《コラム》親子関係を調査するDNA鑑定
DNA鑑定はどのように行われているか
血縁関係が疑われる父子関係の調査や、出生前診断や犯人特定のためなど、DNA鑑定が幅広い分野で使われるようになりました。
弁護士が扱う家事事件においても、非嫡出子の認知請求や親子関係不存在の確認請求等の案件で、DNA鑑定が利用されています。
こちらのページでは、DNA鑑定がどのように行われているのかご紹介いたします。
DNA鑑定とは?
DNA鑑定とは、DNAを構成している塩基の配列パターン、いわゆる「DNA型」を調べることにより、「検査対象男性」と「子」との間に血縁的父子関係が存在するかどうかを科学的根拠に基づき分析する方法のことです。
家事事件においては、非嫡出子の認知や親子関係不存在の確認など様々なケースで、当事者間の血縁的父子関係の有無を調査するべくDNA鑑定が利用されており、その調査結果を証拠として裁判所に提出することがあります。
上記の父子関係のほかにも、母子関係や兄弟姉妹関係、祖父母と孫の関係を調査するものもあります。また、胎児の出生前診断や犯人特定などにもDNA鑑定が利用されています。
DNA鑑定ってどうやるの?
DNA鑑定は、一般向けにDNA鑑定を行っている民間の会社や研究機関があり、どなたでも簡単に申し込むことができます。
会社や研究機関によって様々なコースが用意されていますが、ほとんどの場合、大きく分けて「私的鑑定」と「公・法的鑑定」の2種類が用意されています。
「私的鑑定」
血縁関係が本当にあるのか確証がほしいなど、あくまで個人的に確認するためのものとして利用されることが多いです。
鑑定の方法としては、鑑定申し込み後に会社から送られてくる検査キットを用いて、鑑定に必要な検体を採取し(多くの場合は、頬の内側を擦って口内上皮を採取します)、その検体を鑑定会社宛に郵送し、専門家に鑑定してもらう簡易検査が一般的です。
「公・法的鑑定」
実際の裁判でDNA鑑定の結果を証拠として提出する際に利用されます。そのため、DNA鑑定を行うには、鑑定に関わる当事者の同意が必要である点や、鑑定に必要な検体の採取は、鑑定を行う会社の社員や研究員等の第三者の立会いの下で行うという点で私的鑑定よりも厳重に行われます。
鑑定にかかる日数は、早いもので約3日というプランもありますが、10日前後かかるのが一般的です。
費用はどの程度かかるの?
DNA鑑定の費用は、調査項目や鑑定会社にもよりますが、私的鑑定であれば、約3万円から申し込むことができます。

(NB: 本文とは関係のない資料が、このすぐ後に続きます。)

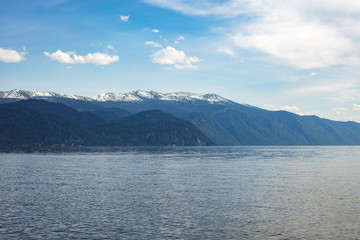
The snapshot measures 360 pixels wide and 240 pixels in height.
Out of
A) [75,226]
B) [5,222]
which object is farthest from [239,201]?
[5,222]

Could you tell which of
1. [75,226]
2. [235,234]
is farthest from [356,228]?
[75,226]

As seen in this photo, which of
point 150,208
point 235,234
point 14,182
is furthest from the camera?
point 14,182

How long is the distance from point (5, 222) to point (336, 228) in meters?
38.4

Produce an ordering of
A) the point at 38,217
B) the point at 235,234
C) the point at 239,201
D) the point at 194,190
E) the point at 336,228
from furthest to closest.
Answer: the point at 194,190 < the point at 239,201 < the point at 38,217 < the point at 336,228 < the point at 235,234

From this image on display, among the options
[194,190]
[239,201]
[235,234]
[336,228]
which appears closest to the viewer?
[235,234]

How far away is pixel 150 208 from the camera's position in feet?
167

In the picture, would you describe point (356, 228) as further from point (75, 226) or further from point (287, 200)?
point (75, 226)

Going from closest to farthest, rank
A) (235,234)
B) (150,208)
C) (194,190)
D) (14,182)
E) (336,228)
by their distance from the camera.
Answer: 1. (235,234)
2. (336,228)
3. (150,208)
4. (194,190)
5. (14,182)

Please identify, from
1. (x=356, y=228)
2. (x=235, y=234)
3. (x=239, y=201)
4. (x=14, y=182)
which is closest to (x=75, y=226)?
(x=235, y=234)

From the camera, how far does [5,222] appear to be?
40969mm

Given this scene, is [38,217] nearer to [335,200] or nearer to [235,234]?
[235,234]

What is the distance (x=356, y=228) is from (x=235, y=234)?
14.4 m

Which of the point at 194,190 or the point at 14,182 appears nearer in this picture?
the point at 194,190

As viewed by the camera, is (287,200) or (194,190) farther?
(194,190)
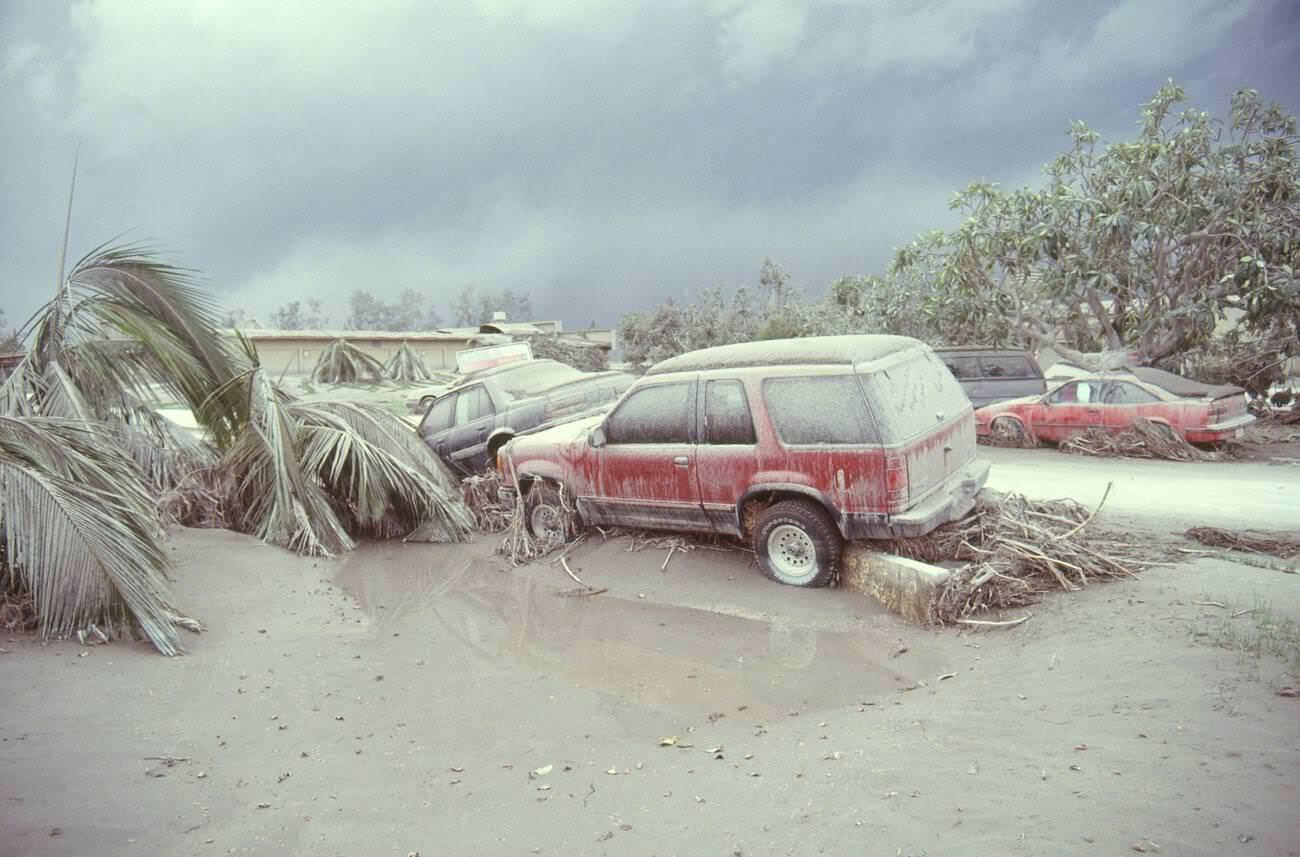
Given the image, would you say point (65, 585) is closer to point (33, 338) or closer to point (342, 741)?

他方、公・法的鑑定となると、前述のとおり、鑑定会社の社員や研究員など第三者立会いの下で行うため、立会いにかかる費用や裁判所などに提出する公的書類の作成にかかる費用等が加算されます。そのため、最低でも約8万円前後の費用が発生し、私的鑑定に比べて高額となっています。
DNA鑑定の結果は裁判で重視されるの?
現在の技術によれば、DNA鑑定は100%に近い確率で客観的に血のつながりを確認することができるとされています。裁判による認知請求の場合には、DNA鑑定の結果が重視されるので、DNA鑑定の結果により血縁上、「父」とされた者が、法的にも(戸籍上も)「父」であると認定されることになります。
他方、親子関係不存在確認訴訟において、長年にわたり血縁関係のない父子が、親子として社会生活を送ってきた事案等では、DNA鑑定によれば血縁上の父子関係は認められなくとも、それまでの親子として生活実態を重視して、血縁関係のない父子を法的な親子と認めることもあり得ます。
DNA鑑定をするということは、結果がどうであれ、家族間に大きな禍根を残すきっかけとなることもあります。DNA鑑定を利用する際には、そのような事もよく検討したうえで役立てることが望ましいでしょう。